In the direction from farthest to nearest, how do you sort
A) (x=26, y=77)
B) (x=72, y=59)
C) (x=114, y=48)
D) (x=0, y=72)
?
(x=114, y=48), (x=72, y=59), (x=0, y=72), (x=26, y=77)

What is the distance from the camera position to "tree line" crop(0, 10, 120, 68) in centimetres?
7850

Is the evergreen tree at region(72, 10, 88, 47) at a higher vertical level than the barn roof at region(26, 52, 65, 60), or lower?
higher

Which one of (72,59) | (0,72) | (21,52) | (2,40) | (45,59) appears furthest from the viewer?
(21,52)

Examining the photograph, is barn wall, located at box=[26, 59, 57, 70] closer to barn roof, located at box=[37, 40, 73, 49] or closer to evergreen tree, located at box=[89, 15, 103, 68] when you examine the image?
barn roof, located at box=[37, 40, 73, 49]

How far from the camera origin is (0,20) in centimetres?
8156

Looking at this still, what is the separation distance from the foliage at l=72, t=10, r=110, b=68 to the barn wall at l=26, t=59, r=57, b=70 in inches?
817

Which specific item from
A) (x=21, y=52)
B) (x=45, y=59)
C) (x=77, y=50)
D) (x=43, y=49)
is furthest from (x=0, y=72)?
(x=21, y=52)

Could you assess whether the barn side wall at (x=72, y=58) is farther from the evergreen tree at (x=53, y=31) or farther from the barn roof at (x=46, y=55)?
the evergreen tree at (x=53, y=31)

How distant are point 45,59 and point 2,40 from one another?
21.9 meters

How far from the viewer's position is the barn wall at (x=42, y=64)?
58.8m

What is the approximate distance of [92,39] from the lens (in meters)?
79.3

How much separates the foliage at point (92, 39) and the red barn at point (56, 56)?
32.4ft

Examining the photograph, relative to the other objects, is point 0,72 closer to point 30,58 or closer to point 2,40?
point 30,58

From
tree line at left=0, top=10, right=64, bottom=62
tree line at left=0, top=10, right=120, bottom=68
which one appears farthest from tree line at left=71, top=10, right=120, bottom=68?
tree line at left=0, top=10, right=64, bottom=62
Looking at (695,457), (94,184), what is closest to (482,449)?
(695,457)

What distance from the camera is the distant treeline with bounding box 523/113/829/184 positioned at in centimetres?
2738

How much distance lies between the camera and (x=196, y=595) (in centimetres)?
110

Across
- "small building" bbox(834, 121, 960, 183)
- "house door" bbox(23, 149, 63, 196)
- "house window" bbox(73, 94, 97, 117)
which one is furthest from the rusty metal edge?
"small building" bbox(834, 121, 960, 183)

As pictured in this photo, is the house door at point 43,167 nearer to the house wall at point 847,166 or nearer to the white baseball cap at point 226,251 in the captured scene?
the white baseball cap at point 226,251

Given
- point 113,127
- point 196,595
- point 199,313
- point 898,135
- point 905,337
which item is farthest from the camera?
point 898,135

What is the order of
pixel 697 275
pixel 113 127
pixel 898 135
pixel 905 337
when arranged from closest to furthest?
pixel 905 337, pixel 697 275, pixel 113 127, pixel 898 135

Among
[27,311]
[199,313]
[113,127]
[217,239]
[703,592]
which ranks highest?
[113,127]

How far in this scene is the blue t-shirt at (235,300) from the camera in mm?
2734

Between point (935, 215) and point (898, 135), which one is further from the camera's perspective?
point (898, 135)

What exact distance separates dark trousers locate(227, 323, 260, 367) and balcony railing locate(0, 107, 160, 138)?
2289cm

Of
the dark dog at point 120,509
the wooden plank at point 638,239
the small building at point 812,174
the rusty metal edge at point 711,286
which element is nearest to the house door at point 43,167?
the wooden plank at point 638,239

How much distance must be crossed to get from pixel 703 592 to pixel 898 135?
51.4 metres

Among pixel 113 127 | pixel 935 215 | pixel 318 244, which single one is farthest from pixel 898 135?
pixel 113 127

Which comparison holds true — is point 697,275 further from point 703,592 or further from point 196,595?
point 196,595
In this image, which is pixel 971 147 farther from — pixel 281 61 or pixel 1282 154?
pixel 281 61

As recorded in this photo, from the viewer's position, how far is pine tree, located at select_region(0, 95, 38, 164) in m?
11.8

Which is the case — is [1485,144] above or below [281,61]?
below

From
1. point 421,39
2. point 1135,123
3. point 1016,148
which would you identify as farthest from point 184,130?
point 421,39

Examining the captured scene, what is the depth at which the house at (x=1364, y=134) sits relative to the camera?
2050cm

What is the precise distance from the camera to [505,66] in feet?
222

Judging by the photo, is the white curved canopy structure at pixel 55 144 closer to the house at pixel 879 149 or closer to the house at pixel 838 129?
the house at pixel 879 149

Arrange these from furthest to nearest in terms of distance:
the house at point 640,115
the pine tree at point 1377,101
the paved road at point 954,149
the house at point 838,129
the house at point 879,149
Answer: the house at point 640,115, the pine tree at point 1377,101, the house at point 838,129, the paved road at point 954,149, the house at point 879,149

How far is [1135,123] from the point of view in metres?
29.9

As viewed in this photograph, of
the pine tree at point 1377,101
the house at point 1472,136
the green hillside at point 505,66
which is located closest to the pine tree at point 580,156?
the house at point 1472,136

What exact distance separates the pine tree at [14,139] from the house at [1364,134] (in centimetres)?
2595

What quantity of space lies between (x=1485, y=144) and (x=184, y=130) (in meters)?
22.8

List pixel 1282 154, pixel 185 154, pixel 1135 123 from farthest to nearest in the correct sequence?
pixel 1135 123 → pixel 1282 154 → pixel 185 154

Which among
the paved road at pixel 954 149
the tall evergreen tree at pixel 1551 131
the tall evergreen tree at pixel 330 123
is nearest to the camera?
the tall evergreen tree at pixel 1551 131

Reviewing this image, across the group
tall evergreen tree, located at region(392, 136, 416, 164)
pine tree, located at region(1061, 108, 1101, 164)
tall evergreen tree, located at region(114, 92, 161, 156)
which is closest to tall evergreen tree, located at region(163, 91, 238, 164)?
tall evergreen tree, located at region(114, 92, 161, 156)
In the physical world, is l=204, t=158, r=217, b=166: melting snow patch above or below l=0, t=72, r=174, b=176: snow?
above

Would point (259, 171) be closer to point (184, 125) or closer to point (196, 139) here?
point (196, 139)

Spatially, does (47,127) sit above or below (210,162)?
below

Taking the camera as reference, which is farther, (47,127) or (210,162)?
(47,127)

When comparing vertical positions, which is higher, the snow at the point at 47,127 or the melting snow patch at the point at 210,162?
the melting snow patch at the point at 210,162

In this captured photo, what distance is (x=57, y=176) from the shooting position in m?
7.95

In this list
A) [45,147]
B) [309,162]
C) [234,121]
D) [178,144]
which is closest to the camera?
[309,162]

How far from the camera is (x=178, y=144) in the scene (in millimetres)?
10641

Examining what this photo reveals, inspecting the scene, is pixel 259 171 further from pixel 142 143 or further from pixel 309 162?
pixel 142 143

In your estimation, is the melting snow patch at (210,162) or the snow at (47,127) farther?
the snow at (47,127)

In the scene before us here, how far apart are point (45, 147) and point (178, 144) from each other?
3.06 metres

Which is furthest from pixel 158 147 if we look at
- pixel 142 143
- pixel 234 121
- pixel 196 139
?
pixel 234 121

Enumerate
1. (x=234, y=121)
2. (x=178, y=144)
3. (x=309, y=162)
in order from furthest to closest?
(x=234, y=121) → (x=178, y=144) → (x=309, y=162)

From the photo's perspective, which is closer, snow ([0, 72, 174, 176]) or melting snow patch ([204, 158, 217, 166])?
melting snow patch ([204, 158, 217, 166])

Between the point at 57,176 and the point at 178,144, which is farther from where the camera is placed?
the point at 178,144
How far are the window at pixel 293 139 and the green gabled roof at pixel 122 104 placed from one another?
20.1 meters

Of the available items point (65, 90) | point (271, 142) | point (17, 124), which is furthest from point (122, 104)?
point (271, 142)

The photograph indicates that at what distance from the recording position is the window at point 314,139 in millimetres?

◆ ◆ ◆

* _CHALLENGE_
Retype the listing exactly, in full.

* _RESULT BELOW_
In the direction from farthest to nearest, how do you sort
A) (x=26, y=77)
B) (x=72, y=59)
C) (x=114, y=48)
D) (x=0, y=72)
?
(x=114, y=48), (x=72, y=59), (x=0, y=72), (x=26, y=77)

What is the distance from the camera position to "tree line" crop(0, 10, 120, 68) in centimetres?
7850

Is the evergreen tree at region(72, 10, 88, 47) at a higher vertical level than the barn roof at region(26, 52, 65, 60), or lower?
higher

Which one of (72,59) | (0,72) | (21,52) | (2,40) | (45,59) appears furthest from the viewer?
(21,52)

Examining the photograph, is barn wall, located at box=[26, 59, 57, 70] closer to barn roof, located at box=[37, 40, 73, 49] or closer to evergreen tree, located at box=[89, 15, 103, 68] when you examine the image?
barn roof, located at box=[37, 40, 73, 49]

How far from the camera origin is (0,20) in centimetres?
8156

Looking at this still, what is the separation distance from the foliage at l=72, t=10, r=110, b=68 to the barn wall at l=26, t=59, r=57, b=70 in inches?
817

Which specific item from
A) (x=21, y=52)
B) (x=45, y=59)
C) (x=77, y=50)
D) (x=43, y=49)
is furthest from (x=0, y=72)?
(x=21, y=52)

Could you assess whether the barn side wall at (x=72, y=58) is farther from the evergreen tree at (x=53, y=31) or farther from the barn roof at (x=46, y=55)?
the evergreen tree at (x=53, y=31)

How distant are point 45,59 and point 2,40 from one another?
21.9 meters

How far from the viewer's position is the barn wall at (x=42, y=64)?
58.8m

What is the approximate distance of [92,39] from the lens (in meters)?
79.3

How much separates the foliage at point (92, 39) and the red barn at point (56, 56)?
32.4ft

Examining the photograph, relative to the other objects, is point 0,72 closer to point 30,58 or closer to point 2,40?
point 30,58

From
tree line at left=0, top=10, right=64, bottom=62
tree line at left=0, top=10, right=120, bottom=68
which one appears farthest from tree line at left=71, top=10, right=120, bottom=68?
tree line at left=0, top=10, right=64, bottom=62
Looking at (695,457), (94,184), what is closest to (482,449)?
(695,457)

What distance from the camera is the distant treeline with bounding box 523/113/829/184 positioned at in centimetres?
2738

How much distance lies between the camera and (x=196, y=595) (in centimetres)?
110

Across
- "small building" bbox(834, 121, 960, 183)
- "house door" bbox(23, 149, 63, 196)
- "house window" bbox(73, 94, 97, 117)
which one is furthest from the rusty metal edge?
"small building" bbox(834, 121, 960, 183)

As pictured in this photo, is the house door at point 43,167 nearer to the house wall at point 847,166 or nearer to the white baseball cap at point 226,251 in the captured scene?
the white baseball cap at point 226,251

Given
- point 113,127
- point 196,595
- point 199,313
- point 898,135
- point 905,337
which item is farthest from the camera?
point 898,135

What is the order of
pixel 697 275
pixel 113 127
pixel 898 135
pixel 905 337
when arranged from closest to furthest?
pixel 905 337, pixel 697 275, pixel 113 127, pixel 898 135

Among
[27,311]
[199,313]
[113,127]
[217,239]
[703,592]
which ranks highest?
[113,127]

How far in this scene is the blue t-shirt at (235,300) from the camera in mm?
2734

Between point (935, 215) and point (898, 135), which one is further from the camera's perspective?
point (898, 135)

What exact distance separates dark trousers locate(227, 323, 260, 367) and balcony railing locate(0, 107, 160, 138)?
2289cm

Of
the dark dog at point 120,509
the wooden plank at point 638,239
the small building at point 812,174
the rusty metal edge at point 711,286
which element is nearest to the house door at point 43,167?
the wooden plank at point 638,239

How much distance must be crossed to get from pixel 703 592 to pixel 898 135?
51.4 metres

Among pixel 113 127 | pixel 935 215 | pixel 318 244, which single one is farthest from pixel 898 135?
pixel 113 127

Which comparison holds true — is point 697,275 further from point 703,592 or further from point 196,595?
point 196,595
In this image, which is pixel 971 147 farther from — pixel 281 61 or pixel 1282 154?
pixel 281 61

As recorded in this photo, from the viewer's position, how far is pine tree, located at select_region(0, 95, 38, 164) in m?
11.8

Which is the case — is [1485,144] above or below [281,61]?
below

From
1. point 421,39
2. point 1135,123
3. point 1016,148
which would you identify as farthest from point 184,130?
point 421,39

Examining the captured scene, what is the depth at which the house at (x=1364, y=134) sits relative to the camera?
2050cm

What is the precise distance from the camera to [505,66] in feet?
222

Judging by the photo, is the white curved canopy structure at pixel 55 144 closer to the house at pixel 879 149 or closer to the house at pixel 838 129?
the house at pixel 879 149

Arrange these from furthest to nearest in terms of distance:
the house at point 640,115
the pine tree at point 1377,101
the paved road at point 954,149
the house at point 838,129
the house at point 879,149
Answer: the house at point 640,115, the pine tree at point 1377,101, the house at point 838,129, the paved road at point 954,149, the house at point 879,149

How far is [1135,123] from the point of view in metres?
29.9

As viewed in this photograph, of
the pine tree at point 1377,101
the house at point 1472,136
the green hillside at point 505,66
which is located closest to the pine tree at point 580,156?
the house at point 1472,136

What exact distance separates the pine tree at [14,139] from the house at [1364,134] (in centimetres)?
2595

What quantity of space lies between (x=1485, y=144) and (x=184, y=130) (in meters)?
22.8

List pixel 1282 154, pixel 185 154, pixel 1135 123 from farthest to nearest in the correct sequence?
pixel 1135 123 → pixel 1282 154 → pixel 185 154

Which among
the paved road at pixel 954 149
the tall evergreen tree at pixel 1551 131
the tall evergreen tree at pixel 330 123
is nearest to the camera?
the tall evergreen tree at pixel 1551 131

Reviewing this image, across the group
tall evergreen tree, located at region(392, 136, 416, 164)
pine tree, located at region(1061, 108, 1101, 164)
tall evergreen tree, located at region(114, 92, 161, 156)
which is closest to tall evergreen tree, located at region(163, 91, 238, 164)?
tall evergreen tree, located at region(114, 92, 161, 156)
In the physical world, is l=204, t=158, r=217, b=166: melting snow patch above or below l=0, t=72, r=174, b=176: snow?
above

Would point (259, 171) be closer to point (184, 125) or closer to point (196, 139) here?
point (196, 139)

Spatially, does (47,127) sit above or below (210,162)?
below

Taking the camera as reference, which is farther, (47,127) or (210,162)?
(47,127)

When comparing vertical positions, which is higher, the snow at the point at 47,127 or the melting snow patch at the point at 210,162?
the melting snow patch at the point at 210,162

In this captured photo, what distance is (x=57, y=176) from the shooting position in m?
7.95

In this list
A) [45,147]
B) [309,162]
C) [234,121]
D) [178,144]
which is closest to the camera?
[309,162]

How far from the camera is (x=178, y=144) in the scene (in millimetres)?
10641

Examining what this photo reveals, inspecting the scene, is pixel 259 171 further from pixel 142 143 or further from pixel 309 162?
pixel 142 143

In your estimation, is the melting snow patch at (210,162) or the snow at (47,127) farther?
the snow at (47,127)

In the scene before us here, how far apart are point (45, 147) and point (178, 144) from each other?
3.06 metres

Which is furthest from pixel 158 147 if we look at
- pixel 142 143
- pixel 234 121
- pixel 196 139
?
pixel 234 121

Enumerate
1. (x=234, y=121)
2. (x=178, y=144)
3. (x=309, y=162)
in order from furthest to closest?
(x=234, y=121) → (x=178, y=144) → (x=309, y=162)

From the photo's perspective, which is closer, snow ([0, 72, 174, 176]) or melting snow patch ([204, 158, 217, 166])?
melting snow patch ([204, 158, 217, 166])

Between the point at 57,176 and the point at 178,144, which is farther from where the camera is placed?
the point at 178,144
How far are the window at pixel 293 139 and the green gabled roof at pixel 122 104 placed from one another?
20.1 meters

Of the available items point (65, 90) | point (271, 142) | point (17, 124), which is furthest from point (122, 104)?
point (271, 142)

The photograph indicates that at what distance from the recording position is the window at point 314,139 in millimetres?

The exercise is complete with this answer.